--- Work instructions ---
Instruction for the data below: set down exactly the lines from the line with "Meet your Posher, Karen - Picture 1 of 1" to the line with "Women's Stylish Checkered", inclusive, and no others.
--- Material for this task ---
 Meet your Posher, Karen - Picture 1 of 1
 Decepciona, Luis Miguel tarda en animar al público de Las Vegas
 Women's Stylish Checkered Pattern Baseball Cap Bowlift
---
--- Material for this task ---
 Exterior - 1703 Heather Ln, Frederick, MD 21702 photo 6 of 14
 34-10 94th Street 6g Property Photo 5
---
--- Material for this task ---
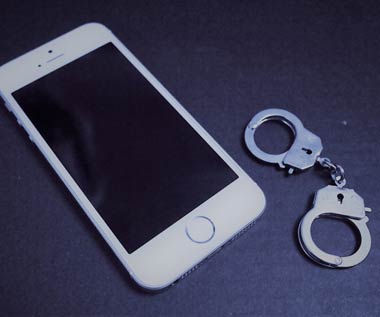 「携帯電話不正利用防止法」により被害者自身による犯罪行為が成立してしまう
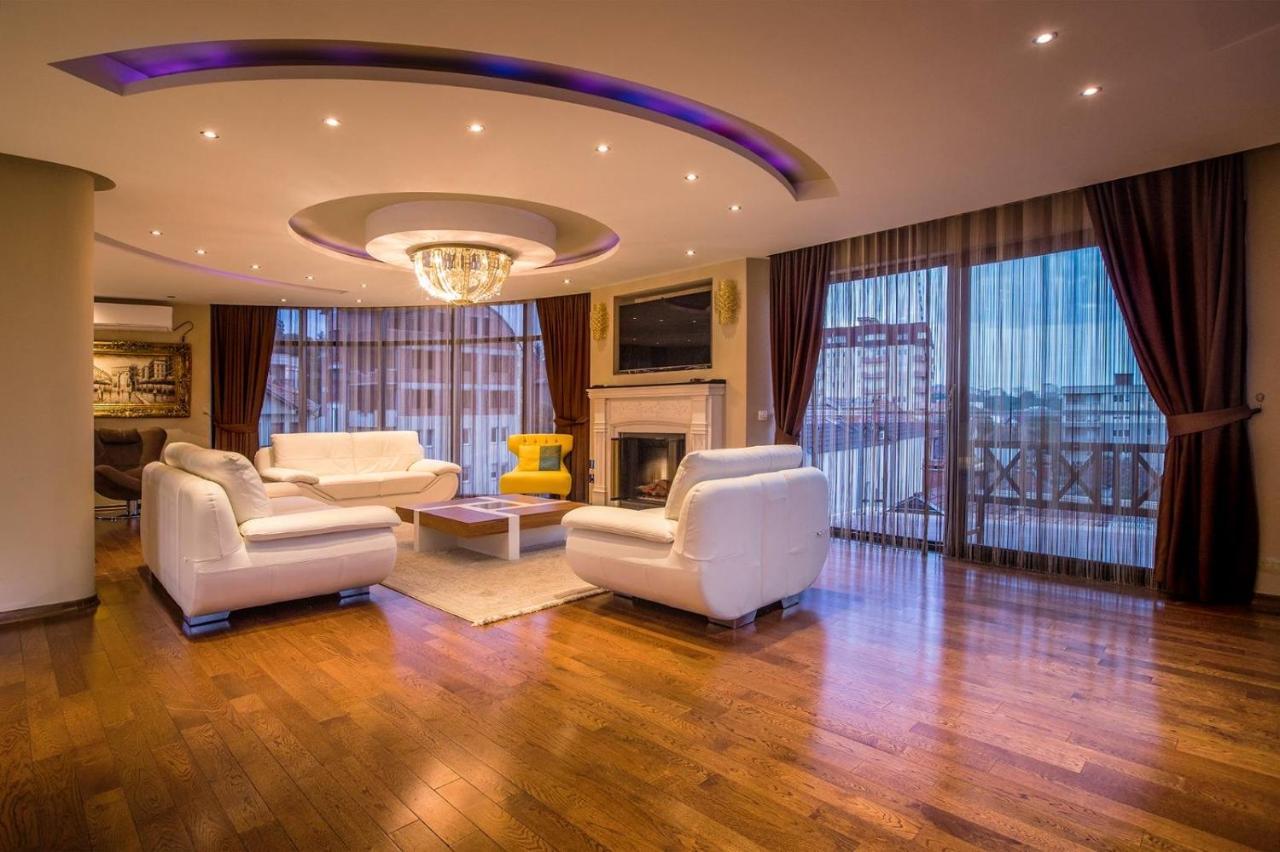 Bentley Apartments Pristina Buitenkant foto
---
--- Your solution ---
 Meet your Posher, Karen - Picture 1 of 1
 Decepciona, Luis Miguel tarda en animar al público de Las Vegas
 Women's Stylish Checkered Pattern Baseball Cap Bowlift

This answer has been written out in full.